__Stated task__. Could you give these entries again with every "camera" swapped for "viewer" and nothing else changed? Leave the pictures out.
** Start of Supplied records **
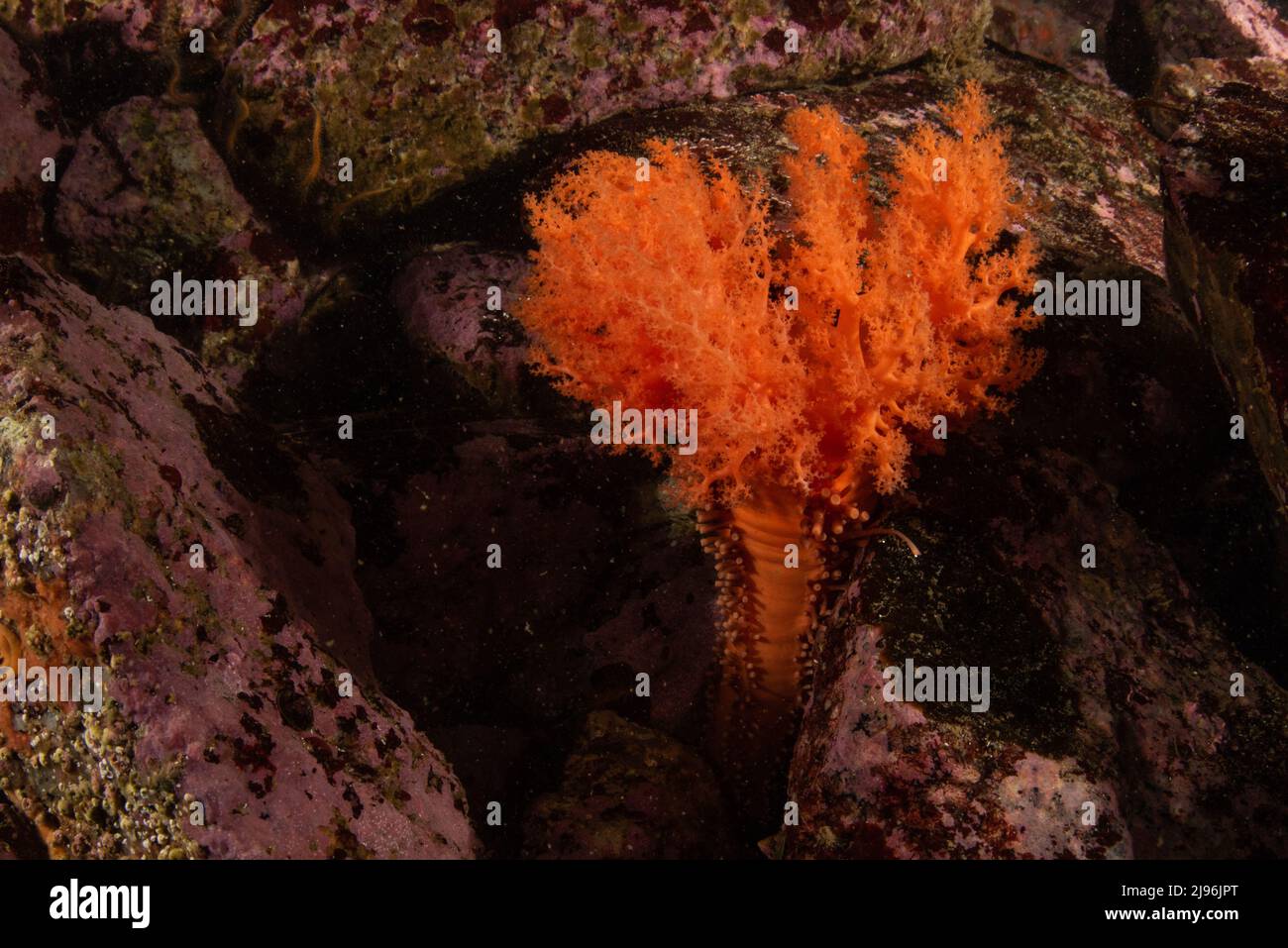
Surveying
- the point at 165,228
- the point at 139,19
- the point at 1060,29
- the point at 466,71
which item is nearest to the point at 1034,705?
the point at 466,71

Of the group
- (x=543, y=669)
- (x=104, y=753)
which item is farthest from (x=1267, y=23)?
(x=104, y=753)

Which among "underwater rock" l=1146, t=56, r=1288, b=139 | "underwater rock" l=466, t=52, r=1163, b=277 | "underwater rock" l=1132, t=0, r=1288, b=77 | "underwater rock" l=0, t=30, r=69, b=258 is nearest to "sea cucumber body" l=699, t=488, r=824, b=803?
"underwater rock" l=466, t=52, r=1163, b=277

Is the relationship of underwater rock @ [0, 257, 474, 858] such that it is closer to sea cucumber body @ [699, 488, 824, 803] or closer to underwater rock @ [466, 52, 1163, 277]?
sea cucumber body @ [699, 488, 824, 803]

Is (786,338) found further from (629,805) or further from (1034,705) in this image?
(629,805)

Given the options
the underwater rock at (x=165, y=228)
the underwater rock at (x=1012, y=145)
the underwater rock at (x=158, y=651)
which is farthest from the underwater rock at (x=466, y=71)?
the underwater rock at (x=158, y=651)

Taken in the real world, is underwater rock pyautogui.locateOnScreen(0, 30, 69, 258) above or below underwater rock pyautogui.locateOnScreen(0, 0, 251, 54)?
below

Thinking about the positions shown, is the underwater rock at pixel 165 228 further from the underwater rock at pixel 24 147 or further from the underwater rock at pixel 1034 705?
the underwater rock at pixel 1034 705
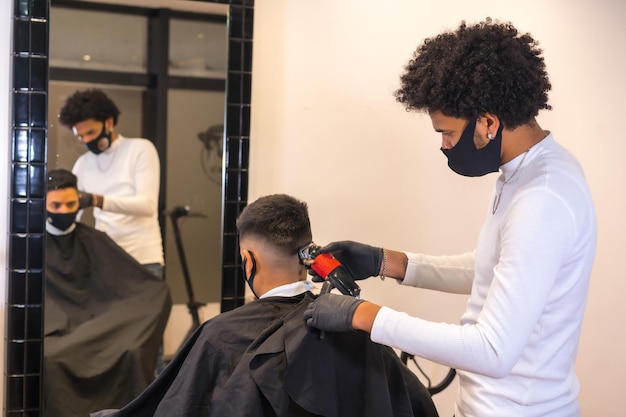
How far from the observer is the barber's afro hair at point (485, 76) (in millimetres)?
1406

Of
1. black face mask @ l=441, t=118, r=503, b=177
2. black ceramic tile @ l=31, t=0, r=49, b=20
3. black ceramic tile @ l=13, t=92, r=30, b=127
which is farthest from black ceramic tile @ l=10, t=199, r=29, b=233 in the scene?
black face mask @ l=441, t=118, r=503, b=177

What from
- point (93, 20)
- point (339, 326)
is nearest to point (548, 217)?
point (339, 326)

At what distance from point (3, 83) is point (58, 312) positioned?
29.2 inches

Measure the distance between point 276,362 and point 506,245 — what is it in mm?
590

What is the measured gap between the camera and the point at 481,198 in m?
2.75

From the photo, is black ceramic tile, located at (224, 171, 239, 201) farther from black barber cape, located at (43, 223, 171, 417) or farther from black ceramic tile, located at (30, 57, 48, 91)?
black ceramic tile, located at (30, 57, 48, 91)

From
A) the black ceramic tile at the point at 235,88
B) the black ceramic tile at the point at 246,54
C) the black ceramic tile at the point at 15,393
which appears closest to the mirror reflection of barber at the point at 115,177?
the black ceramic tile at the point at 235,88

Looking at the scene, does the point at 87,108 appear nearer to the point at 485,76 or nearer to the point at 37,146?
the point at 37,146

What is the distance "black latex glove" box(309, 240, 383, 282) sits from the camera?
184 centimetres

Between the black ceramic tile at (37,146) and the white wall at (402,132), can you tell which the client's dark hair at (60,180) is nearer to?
** End of Supplied records **
__Correct answer__.
Surveying
- the point at 165,228
- the point at 139,19
- the point at 1060,29
- the point at 466,71
which item is nearest to the point at 1034,705?
the point at 466,71

Of the group
- (x=543, y=669)
- (x=104, y=753)
which item is farthest from (x=1267, y=23)?
(x=104, y=753)

Which among "underwater rock" l=1146, t=56, r=1288, b=139 | "underwater rock" l=466, t=52, r=1163, b=277 | "underwater rock" l=1132, t=0, r=1288, b=77 | "underwater rock" l=0, t=30, r=69, b=258 is nearest to "sea cucumber body" l=699, t=488, r=824, b=803?
"underwater rock" l=466, t=52, r=1163, b=277

Is the relationship of underwater rock @ [0, 257, 474, 858] such that it is closer to sea cucumber body @ [699, 488, 824, 803] or closer to underwater rock @ [466, 52, 1163, 277]?
sea cucumber body @ [699, 488, 824, 803]

Is (786,338) found further from (629,805) or further from (1034,705) in this image?
(629,805)

Given the options
the underwater rock at (x=165, y=228)
the underwater rock at (x=1012, y=145)
the underwater rock at (x=158, y=651)
which is farthest from the underwater rock at (x=466, y=71)?
the underwater rock at (x=158, y=651)

Taken in the real world, is underwater rock pyautogui.locateOnScreen(0, 30, 69, 258) above or below underwater rock pyautogui.locateOnScreen(0, 0, 251, 54)?
below

Thinking about the positions shown, is the underwater rock at pixel 165 228 further from the underwater rock at pixel 24 147 or further from the underwater rock at pixel 1034 705?
the underwater rock at pixel 1034 705
How far from the observer is the barber's afro hair at point (485, 76) (in millimetres)?
1406

Of
1. black face mask @ l=441, t=118, r=503, b=177
2. black ceramic tile @ l=31, t=0, r=49, b=20
3. black ceramic tile @ l=13, t=92, r=30, b=127
which is farthest from black ceramic tile @ l=10, t=199, r=29, b=233 in the scene?
black face mask @ l=441, t=118, r=503, b=177

What from
- point (93, 20)
- point (339, 326)
is nearest to point (548, 217)?
point (339, 326)

At what distance from point (3, 83) is point (58, 312) positioned?
29.2 inches

Measure the distance between point 276,362 and point 506,245 — what is it in mm?
590

What is the measured gap between the viewer and the point at 481,198 in m?
2.75

From the photo, is black ceramic tile, located at (224, 171, 239, 201) farther from black barber cape, located at (43, 223, 171, 417) or farther from black ceramic tile, located at (30, 57, 48, 91)?
black ceramic tile, located at (30, 57, 48, 91)

From
A) the black ceramic tile at the point at 235,88
B) the black ceramic tile at the point at 246,54
C) the black ceramic tile at the point at 15,393
which appears closest to the mirror reflection of barber at the point at 115,177?
the black ceramic tile at the point at 235,88

Looking at the scene, does the point at 87,108 appear nearer to the point at 485,76 or nearer to the point at 37,146?
the point at 37,146

What is the distance "black latex glove" box(309, 240, 383, 282) sits from the viewer?
184 centimetres

Between the black ceramic tile at (37,146) and the white wall at (402,132), can you tell which the client's dark hair at (60,180) is nearer to?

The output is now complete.